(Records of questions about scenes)
○ ○ ○ ○ ○ ○ ○

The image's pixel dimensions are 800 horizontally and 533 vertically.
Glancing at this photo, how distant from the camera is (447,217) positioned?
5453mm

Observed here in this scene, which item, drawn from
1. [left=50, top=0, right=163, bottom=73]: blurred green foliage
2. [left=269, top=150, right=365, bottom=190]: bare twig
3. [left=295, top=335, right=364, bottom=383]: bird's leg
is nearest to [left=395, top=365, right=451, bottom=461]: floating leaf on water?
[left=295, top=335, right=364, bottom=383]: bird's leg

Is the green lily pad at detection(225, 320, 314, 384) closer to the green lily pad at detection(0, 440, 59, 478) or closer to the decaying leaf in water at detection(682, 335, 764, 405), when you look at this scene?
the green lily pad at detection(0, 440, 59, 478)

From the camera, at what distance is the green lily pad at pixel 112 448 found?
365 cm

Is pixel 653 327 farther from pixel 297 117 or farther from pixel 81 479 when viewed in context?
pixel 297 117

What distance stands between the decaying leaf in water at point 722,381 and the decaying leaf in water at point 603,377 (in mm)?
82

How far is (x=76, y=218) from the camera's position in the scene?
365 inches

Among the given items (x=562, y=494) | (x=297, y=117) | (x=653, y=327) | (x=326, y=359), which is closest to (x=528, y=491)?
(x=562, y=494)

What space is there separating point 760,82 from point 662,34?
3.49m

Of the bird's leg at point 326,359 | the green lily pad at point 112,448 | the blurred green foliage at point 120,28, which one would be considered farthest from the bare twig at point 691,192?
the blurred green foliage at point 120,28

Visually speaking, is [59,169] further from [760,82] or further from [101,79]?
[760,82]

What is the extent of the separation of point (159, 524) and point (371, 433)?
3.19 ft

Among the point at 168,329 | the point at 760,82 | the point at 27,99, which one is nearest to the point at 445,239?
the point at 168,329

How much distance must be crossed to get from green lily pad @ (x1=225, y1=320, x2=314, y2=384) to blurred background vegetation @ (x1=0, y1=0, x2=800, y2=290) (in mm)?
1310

○ ○ ○ ○ ○ ○ ○

→ **Task statement**:
Update the material from the line holding "Is pixel 653" through the end of the material, inclusive, changing "decaying leaf in water" to "rotting leaf in water" and leaving everything else untouched. Return only those lines.

→ **Result**:
Is pixel 653 327 farther from pixel 297 117 or farther from pixel 81 479 when viewed in context?
pixel 297 117

What distance stands between the rotting leaf in water at point 722,381 and the rotting leaf in water at point 603,377 (in mm)?
82

How far is (x=76, y=218) from the camera's position in the scene?
365 inches

Among the given items (x=562, y=494) | (x=297, y=117) | (x=653, y=327) | (x=326, y=359), which is closest to (x=528, y=491)?
(x=562, y=494)

What space is there separating point 760,82 from point 662,34?
3.49m

Of the bird's leg at point 326,359 | the green lily pad at point 112,448 | the blurred green foliage at point 120,28, which one would be considered farthest from the bare twig at point 691,192?
the blurred green foliage at point 120,28

Visually speaking, is [59,169] further from [760,82] or further from [101,79]?
[760,82]

What is the extent of the separation of point (159, 524) and point (371, 433)?
3.19 ft

Among the point at 168,329 | the point at 760,82 | the point at 27,99, which one is nearest to the point at 445,239?
the point at 168,329

How much distance must be crossed to get from green lily pad @ (x1=225, y1=320, x2=314, y2=384) to blurred background vegetation @ (x1=0, y1=0, x2=800, y2=290) (in mm)?
1310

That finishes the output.